### TEXT UNDER STUDY
────────

# airwire and P5



## Dick413 (Jan 7, 2008)

Has anyone tryed to put a P5 with a airwire drop-in?


----------



## Treeman (Jan 6, 2008)

I have not installed an older Phoenix board with a drop in, but sure that it would work. The DCC output from the drop in would trigger all sounds.


----------



## Bill Swindell (Jan 2, 2008)

I believe that you must use a P-8 with the drop-in boards. The DCC output from the drop-in is not bi-polar like the prior AirWire boards.


----------



## Greg Elmassian (Jan 3, 2008)

That's interesting data Bill. 

So, your post also seems to imply that the P8 can take "unipolar DCC", but the P5 needs "true" "bipolar DCC". 

Is that correct? 

Thanks, Greg


----------



## Bill Swindell (Jan 2, 2008)

The difference between the DCC outputs was told to me by CVP. I am assuming that this is the correct scoop. 

If you read the manual for the drop-in boards, they refer to the P-8 sound board exclusively. I also know that there in no additional DCC output connection. That means that you can not connect any auxiliary DCC devices to the drop-in board.


----------



## Dick413 (Jan 7, 2008)

OK called Phoenix last week and they said i could not use the p5 with drop-in right now, but they are working on away to use it hopefully soon. 
its got to do with the power not dcc signal, p5 gets both on same wires, p8 does not.


----------



## Greg Elmassian (Jan 3, 2008)

Something does not make sense. In DCC, the power and the signal is the same on the tracks. Is it that the drop in cannot supply enough current on it's DCC interface, like the G2? 

oops 

Greg


----------



## Stan Cedarleaf (Jan 2, 2008)

Posted By Dick413 on 31 Jan 2012 04:58 PM 
OK called Phoenix last week and they said i could not use the p5 with drop-in right now, but they are working on away to use it hopefully soon. 
its got to do with the power not dcc signal, p5 gets both on same wires, p8 does not. Way ta' go, Dick.... Right back to the source for the answers....









Good information.


----------



## Paul Burch (Jan 2, 2008)

I'll take a stab at this,but will not be held legally responsible! The drop in boards do not supply both power and DCC signal on the same leads like the G2. The P8 gets its DCC signal on one set of leads and power on another.

This is from the P8 manual.



Differences from the P5


The P8 uses the same connectors as the P5. However it is not directly plug in compatible. Plugging a P8 into a P5 hookup will not cause damage, it just won't work quite right.


The main difference is that the P8 does not combine speed and power on pins C1:1 and C1:2 as the P5 does. Other changes were to move the expansion signal connections (for the P5T) to C3, as it is on the PB9, and redefine those pins on C2 as trigger inputs.


See the chart on the next page for complete details of the P8 pin out.


----------



## Paul Burch (Jan 2, 2008)

I'll follow up a little more. These are the P8 and P5 pinouts for power and DCC.

P8 ter C1-1 and C1-2 Power
C1-6 and C1-7 DCC

P5 ter C1-1 and C1-2 Power + DCC
C1-6 and C1-7 Alternate power

It looks to me that plugging a P5 into the drop in harness would result in no DCC signal to the P5.
It will probably take some new kind of harness from Phoenix to make it work.


----------



## Dick413 (Jan 7, 2008)

Yes Paul thats what they [phoenix] said to me and they are working on it,i hope it will be soon.


----------

────────

### INFORMATION SHOWN
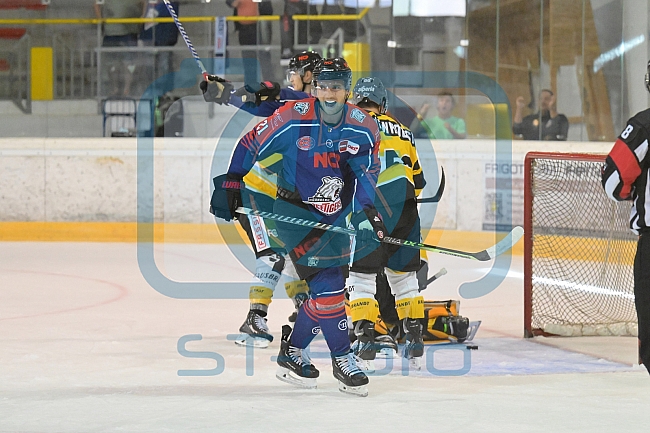 Eishockey, Herren, 6. Vinschgau-Cup, Saison 2022-2023, Nürnberg Ice Tigers - HC Pustertal, 28.08.2022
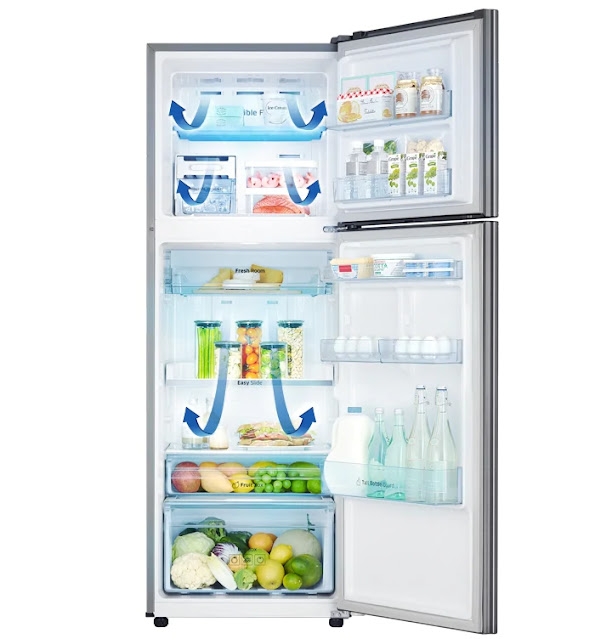 Samsung fridge price in BD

────────

### AIM OF THE TASK
Can you copy the forum thread again, starting at "The P8 uses" and ending at "P8 pin out.", but change "chart" to "table"?

### SOLUTION
The P8 uses the same connectors as the P5. However it is not directly plug in compatible. Plugging a P8 into a P5 hookup will not cause damage, it just won't work quite right.


The main difference is that the P8 does not combine speed and power on pins C1:1 and C1:2 as the P5 does. Other changes were to move the expansion signal connections (for the P5T) to C3, as it is on the PB9, and redefine those pins on C2 as trigger inputs.


See the table on the next page for complete details of the P8 pin out.